Text provided:
========================================================================

GPS bringing COTS to the guidance business
The Global Positioning System is creating a revolution in the way engineers develop guidance systems for missiles and other so-called "smart munitions," which is adding to the momentum of GPS in military and civil navigational applications.
By John Rhea
Given their uniquely military character, embedded guidance systems for missiles and other smart munitions would seem to be among the least likely candidates for dual-use and commercial off-the-shelf (COTS) technology insertion. Yet one increasingly pervasive technology is changing that picture: the satellite navigation system known as the Global Positioning System, or GPS.
Experts in the U.S. military services originally conceived the GPS to move and track their deployed forces quickly and efficiently. A variety of commercial industries, however, were quick to exploit this new navigation and positioning technology, which also can track speed and altitude.
GPS is changing how fighting forces in the field will guide weapons to their targets in the future. The list of applications, by no means all-inclusive, embraces precision-guided munitions, missiles of all kinds, torpedoes, and even unmanned vehicles.

========================================================================

Data below:

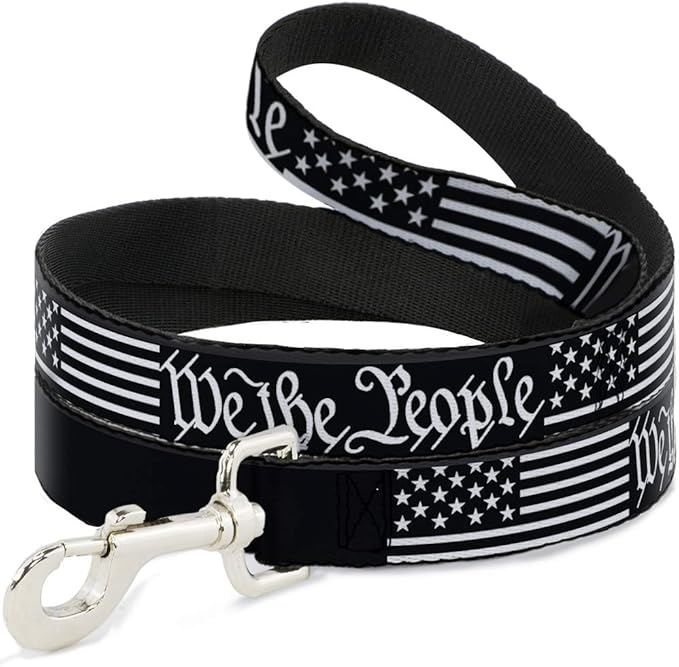 Dog Leash Americana Flag We The People Black White 4 Feet Long 0.5 Inch Wide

========================================================================

Reproduce the passage of the GPS guidance article verbatim, starting at "Experts in the" and ending at "even unmanned vehicles.".

Written answer:
Experts in the U.S. military services originally conceived the GPS to move and track their deployed forces quickly and efficiently. A variety of commercial industries, however, were quick to exploit this new navigation and positioning technology, which also can track speed and altitude.
GPS is changing how fighting forces in the field will guide weapons to their targets in the future. The list of applications, by no means all-inclusive, embraces precision-guided munitions, missiles of all kinds, torpedoes, and even unmanned vehicles.